I slowly awoke to the sound of a moving van. I couldn't move my hands because they were tied behind my back, and my feet were chained together. I tried to scream, but they were muffled by the gag over my mouth. I noticed a dull pain in my side, and a sharp but fading pain in my arm from the needle puncture. I looked around at my surroundings. There wasn't much in the back of the van, just me and a couple of boxes labeled: "Do Not Touch". I could hear the two men talking in the front seat, but I couldn't make out exactly what they said. I sighed internally and began to silently cry. My life as I knew it was over. These strange men were most likely arresting me, or worse. I would never get to see my mom again, or work on my inventions, or-

Hiccup.

I would never see Hiccup again.

I could still see him in my head, his endless emerald eyes still drawing me an unsolvable maze, his hair still smelling like sweet alcohol and chocolate cigars. His lips still tingled on my lips and my shoulders and my collarbone and my chest and my forehead and my neck, and his hands still ran themselves down my body and held me like I was a doll. And I could feel him in the tears that ran down my cheeks and in the pain in my side and the chains that held my feet to the ground. But he was gone, and he wasn't coming back.

Hiccup's POV

The Jeep roared down the 5am road like a lion on the prowl. The gun rested on my hand like it was meant to be there. The sun was going to rise today, and when it did, I would be an outlaw.

I was coming back.

Jack's POV

It had been about an hour since I had woken up, and nothing had changed except for the light that shone in from the small windows on the walls of the van. At first it was dark, but not regular dark, not the kind of dark that makes you feel secure and calm, yet scared of the unknown, but that kind of dawning dark that can only be found in the fleeting minutes of the early morning, when the stars have gone to rest and tension and insecurity and chaos lightly dab the air, but excitement and thrill are at their heels, revving up their engines, ready to prevail stronger than ever. This darkness had given way to a glowing sunrise, as glowing as I could see it from where I sat, and even though I couldn't bask in its full glory, I could feel it's breaking of the morning silence and into the light of day. But I couldn't see it, and I was alone, and he wasn't here, and a sunrise wouldn't replace him, not now, not ever.

Hiccup's POV

"Are you sure that's them?" I asked, skeptical of her judgement still, even after all this.

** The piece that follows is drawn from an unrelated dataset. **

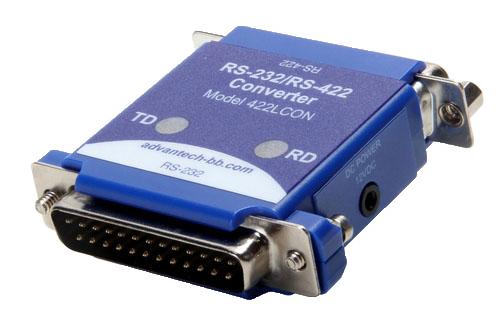 Advantech BB-422LCON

"How could it not be! His tracker shows he's there!" She replied, obviously annoyed with my constant barrage of questions.

"Once again, I strongly oppose to you tracking us."

"That isn't important right now. His life is at stake." My breath hitched and my heart skipped a beat when I heard that.

"You're absolutely right. Let's do it."

Jack's POV

I heard a large car drive up past us and I got a glimmer of hope, but why should I? He left me, he won't be back.

"He's not coming back, you idiot. Stop thinking about him," I thought out loud, sort of yelling the first part at myself for being the idiot that I was. But the second sentence sent a tear out my eye, making my breath skippy and painful.

As soon as I exhaled that last word between tear-ridden breaths, a huge blast came from the left side of the van, and before I knew it, a gaping hole sat in the wall, severed metal strewn all over the back of the van. A man jumped into the back from the large car next to us, and I had no trouble recognizing him.

"You sure about that, Frost?"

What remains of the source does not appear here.